The theoretical treatment is based on a semiclassical model. The
movement of the atomic nuclei, that are regarded as classical charge
distributions, is described by relativistic classical trajectories,
whereas for electrons a description by quantum theory is required. We
consider collision systems with nuclear charge numbers ranging between
Z=66 and Z=92. Collision energies, given in terms of the total
kinetic energy in a rest frame of either nucleus, are in the
1 GeV/nucleon range. In such collision systems the motion of
electrons and positrons is relativistic and a suitable description of
their dynamics is given by the two-centre Dirac equation. The
experimental investigation of these collision systems became feasible
by the use of heavy-ion accelerators, beginning in the mid 1980's in
Berkeley.
The nonperturbative solution of the time-dependent two-centre Dirac
equation is the principal topic of this work. After introducing this
model of relativistic atomic collisions, we formulate and investigate
analytically a relativistic multi-channel scattering theory in
chapter 3. In particular, asymptotic
convergence and relativistic invariance are shown for a class of
two-centre Dirac equations with screened nuclear charges.

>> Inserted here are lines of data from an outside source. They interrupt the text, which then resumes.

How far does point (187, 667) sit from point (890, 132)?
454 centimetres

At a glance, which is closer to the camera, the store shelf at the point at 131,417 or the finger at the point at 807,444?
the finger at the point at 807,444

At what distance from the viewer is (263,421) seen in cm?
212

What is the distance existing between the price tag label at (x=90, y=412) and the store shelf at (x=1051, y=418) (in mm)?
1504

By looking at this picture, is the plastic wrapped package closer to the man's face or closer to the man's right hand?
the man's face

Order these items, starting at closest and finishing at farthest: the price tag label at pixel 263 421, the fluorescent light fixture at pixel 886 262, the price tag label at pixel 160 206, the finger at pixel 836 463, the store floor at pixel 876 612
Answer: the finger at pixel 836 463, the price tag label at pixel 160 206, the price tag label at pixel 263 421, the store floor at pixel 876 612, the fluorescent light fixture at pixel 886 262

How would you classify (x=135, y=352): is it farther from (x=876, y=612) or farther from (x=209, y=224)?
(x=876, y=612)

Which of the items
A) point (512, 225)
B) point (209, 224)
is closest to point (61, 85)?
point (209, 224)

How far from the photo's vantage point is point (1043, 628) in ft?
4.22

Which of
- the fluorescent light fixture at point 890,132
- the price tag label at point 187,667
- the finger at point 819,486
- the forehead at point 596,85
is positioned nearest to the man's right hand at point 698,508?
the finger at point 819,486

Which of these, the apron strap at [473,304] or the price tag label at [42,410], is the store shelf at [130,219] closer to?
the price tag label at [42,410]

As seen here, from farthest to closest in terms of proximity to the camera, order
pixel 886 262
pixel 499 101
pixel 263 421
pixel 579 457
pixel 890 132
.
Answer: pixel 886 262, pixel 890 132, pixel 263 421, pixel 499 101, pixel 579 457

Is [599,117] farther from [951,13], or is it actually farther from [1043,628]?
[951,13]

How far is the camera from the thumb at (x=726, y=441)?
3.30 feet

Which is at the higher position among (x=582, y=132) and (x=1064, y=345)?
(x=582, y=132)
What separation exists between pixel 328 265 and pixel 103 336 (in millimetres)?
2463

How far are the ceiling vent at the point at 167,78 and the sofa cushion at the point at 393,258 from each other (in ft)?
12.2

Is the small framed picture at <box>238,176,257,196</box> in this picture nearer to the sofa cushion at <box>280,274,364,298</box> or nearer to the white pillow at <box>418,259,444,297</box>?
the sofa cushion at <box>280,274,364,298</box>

For the numerical solution of the Dirac equation we use the coupled
channel method (see chapter 4). Contrary to
similar calculations reported in the literature, the numerical code
newly written for this work (see chapter A)
allows for the solution of the coupled channel equations in various
different Lorentz frames. Hence, the violation of Lorentz invariance,
owing to the coupled channel approximation, can be investigated
quantitatively for the first time, thereby allowing for the estimation
of the accuracy of relativistic coupled channel calculations (see
chapter 6). Generally, we find that the frame
dependence of the numerical results is less pronounced if so-called
phase-distorted basis functions are used. Another innovation of the
present calculations is the type of coupled channel basis used.
Different approaches of previously reported calculations are combined
to a unified treatment, namely a basis which is symmetric with respect
to the centres and which is capable of describing free particles at
the same time.
We present numerical results for relativistic electron transfer,
beginning with calculations which reproduce previously published
theoretical data. For the first time, the parametric dependencies of
the charge transfer process on the charge numbers of the nuclei and
the collision energy are investigated using a nonperturbative method.
The results are in qualitative agreement with experimental
measurements for heavy collision systems. However, they are distinctly
different from the parametric dependencies obtained by most
perturbative calculations for higher collision energies.
Furthermore, we consider the process of bound-free pair production, in
which a free positron and a bound electron are created. The emphasis
of the theoretical studies is on a qualitative understanding of the
importance of a symmetrical basis of positron states for the
description of this process at intermediate relativistic collision
energies. In the literature only asymmetrical approaches are used,
which are computationally less demanding. Furthermore, we investigate
the Lorentz frame dependence of the numerical calculations for the
pair creation process, which has likewise not been considered before.
Owing to the pronounced frame dependence found, the necessity of a
symmetrical basis for the description of the pair creation process
cannot be assessed unambiguously. However, a symmetrical basis is
important in calculations in the collider frame, which not only
preserve a symmetry of the exact scattering theory, but are closest to
the experimental findings as well. Finally, we confirm the conjecture
that the addition of free-particle states to a coupled channel basis of
bound states reduces the frame dependence of numerical results for the
charge transfer process. |